Annuals? Pshaw! "I've seen gorgeous gardens of petunias and geraniums, with maybe a bit of cleome shooting out from behind. But after three weeks, you're going to come out your door and not look at your garden. You've seen it, you've seen that petunia in bloom. So you walk to the car and drive away. It's boring. You don't see it anymore."

But a perennial garden? It's a continuing parade, from the short-lived delphinium to the 300-year-old peony, he rhapsodizes. "You come out in the morning and, all of a sudden, something's in bloom. And a day later, it's something else." His eyes light up. "It's interesting, it's ongoing, it's why you got into gardening in the first place."

Keith's mantra – that a perennial garden should need neither watering, fertilizing nor weeding – must have struck a chord with my readers. When the story appears, the switchboard is deluged with calls from people trying to find him. The story says the nursery's in Campbellville, but the street address and phone number are not included. And the Country Squires Garden can't be found in the phone book.

Typically, Keith figures the kerfuffle is my fault. "You really messed up there," he chortles indulgently over the phone, admitting to having been swamped by customers in the aftermath of publication. At least one of them leaves his garden centre in high dudgeon and calls me to demand an explanation. "I don't know why you would write about anyone so rude," the caller says. "I've never been treated like that. He refused to do business. He told me to leave." Keith allows that he had had a difference of opinion with a customer, although he does not divulge any details.

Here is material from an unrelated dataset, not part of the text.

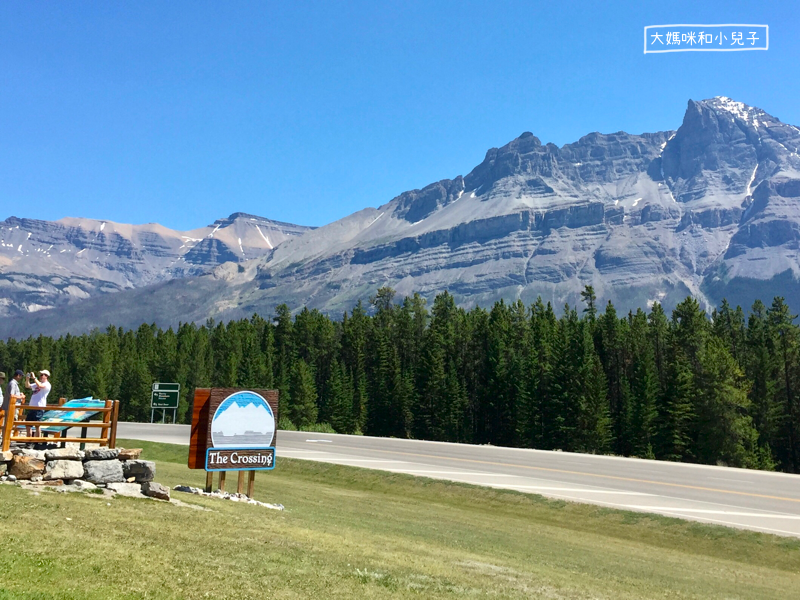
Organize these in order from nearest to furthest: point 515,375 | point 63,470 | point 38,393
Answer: point 63,470, point 38,393, point 515,375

I guess the customer should have read my story more carefully. In it, I pointed out that Keith will not stand for his plants being killed off by some ignoramus. "We do not tolerate people losing plants. All hell breaks loose around here when one of our plants has been killed. We want to know what the heck happened, where did you grow it?" Improper location is the culprit in 90 per cent of losses - a shade plant baking in the sun, or a drought-lover languishing with wet feet. On occasion, Keith will quiz a customer on whether he has the right requirements. "He'll say, 'No, but I love this plant.' And I'll say 'No, I won't sell it to you.' "

In subsequent years, I make sure to detour down to Campbellville whenever I'm passing on Highway 401, and stock up on plants as budget permits – Keith doesn't try to compete with the chains, and he never has a sale, so his plants are not inexpensive. On the other hand, they are good value. Keith takes no shortcuts. The work of propagation and testing is painstaking and the methods, I come to learn, hearken back to a pre-industrial age. Some years later, I take a year to follow him through the seasons. This book is the result, a story in which plants play a starring role and a crusty octogenarian is the canny impresario. It's a story for gardeners.